Il siluramento di Merlino appare come il colpo più fragoroso. Considerato l'uomo di fiducia del sottosegretario Giovanbattista Fazzolari e figlio della figura storica della destra Mario Merlino, il dirigente paga caro -sempre secondo quanto riporta il Corriere della Sera- il caso del documentario su Giulio Regeni. Il Ministero aveva inizialmente negato i finanziamenti all’opera, scatenando un polverone mediatico e politico. Giuli, stando alle indiscrezioni, sarebbe furioso per la mancata vigilanza su una vicenda che Merlino avrebbe invece conosciuto nei dettagli, senza tuttavia prevenire il danno d'immagine per il dicastero. Il docufilm "Giulio Regeni-Tutto il male del mondo", è finito al centro di un acceso scontro politico. La controversia è nata dall'esclusione dell'opera dai finanziamenti pubblici, una decisione che ha sollevato dure critiche da parte dell'opposizione. Sulla vicenda è intervenuto direttamente il ministro della Cultura durante la cerimonia dei David di Donatello al Quirinale. Il ministro ha definito "inaccettabile" il mancato supporto economico al documentario, denunciando un sistema di assegnazione dei fondi che in passato avrebbe favorito pellicole meno meritevoli a discapito di progetti di alto valore civile come quello su Regeni. Nel suo discorso, ha promesso un cambio di rotta radicale per garantire maggiore trasparenza e "coscienza morale" nelle selezioni future, dichiarando solennemente: "Mai più!". Per rimediare all'accaduto, Giuli ha successivamente assicurato che il film riceverà comunque un sostegno economico attraverso canali alternativi, data l'eccezionalità e l'importanza della storia trattata.
Secondo il Corriere della Sera, Elena Proietti, esponente di spicco dei meloniani in Umbria e già assessore a Terni, viene invece allontanata per una mancanza disciplinare e organizzativa: non si sarebbe presentata all'imbarco per la missione internazionale del ministro a New York, lasciando Giuli senza il supporto della segreteria durante la trasferta statunitense.
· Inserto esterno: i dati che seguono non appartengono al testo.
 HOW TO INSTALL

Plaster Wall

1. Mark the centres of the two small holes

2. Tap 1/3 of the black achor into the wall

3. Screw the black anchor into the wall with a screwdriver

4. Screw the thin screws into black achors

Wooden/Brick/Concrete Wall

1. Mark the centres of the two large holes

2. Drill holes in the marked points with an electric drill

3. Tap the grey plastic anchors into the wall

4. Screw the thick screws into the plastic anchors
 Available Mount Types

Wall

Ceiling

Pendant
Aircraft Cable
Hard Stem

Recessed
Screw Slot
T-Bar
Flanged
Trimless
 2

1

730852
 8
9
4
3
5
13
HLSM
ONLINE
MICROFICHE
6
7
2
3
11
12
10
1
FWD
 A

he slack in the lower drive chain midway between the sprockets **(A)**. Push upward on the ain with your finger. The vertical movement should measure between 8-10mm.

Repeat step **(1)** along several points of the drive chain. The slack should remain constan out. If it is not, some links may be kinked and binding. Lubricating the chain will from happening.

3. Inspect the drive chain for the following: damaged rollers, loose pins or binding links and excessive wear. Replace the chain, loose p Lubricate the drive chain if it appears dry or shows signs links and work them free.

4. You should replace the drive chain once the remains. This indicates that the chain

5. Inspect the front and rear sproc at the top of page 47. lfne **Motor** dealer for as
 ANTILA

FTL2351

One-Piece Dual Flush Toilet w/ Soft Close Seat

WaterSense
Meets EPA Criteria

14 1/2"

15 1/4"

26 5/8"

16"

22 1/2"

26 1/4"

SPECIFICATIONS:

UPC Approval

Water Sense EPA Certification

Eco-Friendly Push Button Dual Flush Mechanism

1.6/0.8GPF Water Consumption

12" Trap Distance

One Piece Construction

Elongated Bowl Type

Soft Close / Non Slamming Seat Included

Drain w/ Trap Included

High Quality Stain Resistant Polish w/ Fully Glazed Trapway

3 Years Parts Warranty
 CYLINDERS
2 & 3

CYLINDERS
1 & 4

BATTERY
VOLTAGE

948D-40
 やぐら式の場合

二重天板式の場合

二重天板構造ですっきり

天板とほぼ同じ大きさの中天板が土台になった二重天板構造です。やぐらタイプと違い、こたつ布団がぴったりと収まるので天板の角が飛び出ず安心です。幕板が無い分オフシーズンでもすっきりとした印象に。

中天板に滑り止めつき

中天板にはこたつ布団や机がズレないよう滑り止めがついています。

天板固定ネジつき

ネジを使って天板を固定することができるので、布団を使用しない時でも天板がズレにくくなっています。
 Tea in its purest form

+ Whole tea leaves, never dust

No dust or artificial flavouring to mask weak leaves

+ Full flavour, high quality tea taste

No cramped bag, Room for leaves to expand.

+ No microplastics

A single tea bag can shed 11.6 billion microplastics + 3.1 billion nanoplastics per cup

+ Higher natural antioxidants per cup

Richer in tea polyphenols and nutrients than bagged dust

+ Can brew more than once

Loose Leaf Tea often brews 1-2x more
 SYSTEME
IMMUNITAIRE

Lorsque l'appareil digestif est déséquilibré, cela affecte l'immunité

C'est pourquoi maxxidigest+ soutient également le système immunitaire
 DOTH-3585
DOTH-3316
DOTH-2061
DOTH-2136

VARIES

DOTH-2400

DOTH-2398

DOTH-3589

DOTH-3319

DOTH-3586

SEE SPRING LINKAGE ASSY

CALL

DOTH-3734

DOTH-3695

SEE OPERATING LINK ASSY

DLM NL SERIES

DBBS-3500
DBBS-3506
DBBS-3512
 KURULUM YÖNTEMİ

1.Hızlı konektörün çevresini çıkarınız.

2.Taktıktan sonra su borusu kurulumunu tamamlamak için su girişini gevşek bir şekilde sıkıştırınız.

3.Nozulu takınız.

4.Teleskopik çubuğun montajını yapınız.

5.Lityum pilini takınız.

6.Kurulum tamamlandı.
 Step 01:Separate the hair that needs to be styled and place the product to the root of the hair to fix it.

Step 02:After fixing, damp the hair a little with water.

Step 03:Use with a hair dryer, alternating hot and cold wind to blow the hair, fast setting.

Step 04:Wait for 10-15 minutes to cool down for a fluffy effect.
Queste decisioni arrivano in un momento già critico, segnato dalle polemiche sulla nomina di Beatrice Venezi alla Fenice e dai difficili rapporti con Pietrangelo Buttafuoco alla Biennale. Il "repulisti" operato da Giuli non è solo una riorganizzazione tecnica, ma il sintomo di una faida interna al partito di governo. Eliminando la "longa manus" di Fazzolari, il Ministro rivendica una sofferta autonomia gestionale in un collegio romano che, dopo l'addio di Sangiuliano, sembra non trovare pace, restando costantemente al centro di scontri di potere e tensioni diplomatiche.
Ternana, classe 1987, Elena Proietti ha acquisito visibilità nazionale come assessore allo Sport, Turismo e Pari Opportunità del Comune di Terni (2018-2023) nella giunta Latini. Nel 2024 è entrata nel Consiglio Regionale dell'Umbria, subentrando a Marco Squarta. Prima della politica, è stata un arbitro di calcio dal 2002 al 2015. La sua storia ha colpito l'opinione pubblica dopo un'aggressione subita in campo che le ha causato un'invalidità parziale. Laureata in Scienze della Formazione, è stata anche Direttrice Generale del centro medico Effemedica. Nel luglio 2025 è stata nominata Segretaria Particolare del Ministro della Cultura Alessandro Giuli. Tuttavia, notizie recentissime riportano la revoca dell'incarico da parte del Ministro nell'ambito di una riorganizzazione dello staff. Attualmente ricopre anche un ruolo nel CdA dei Musei Autonomi Statali.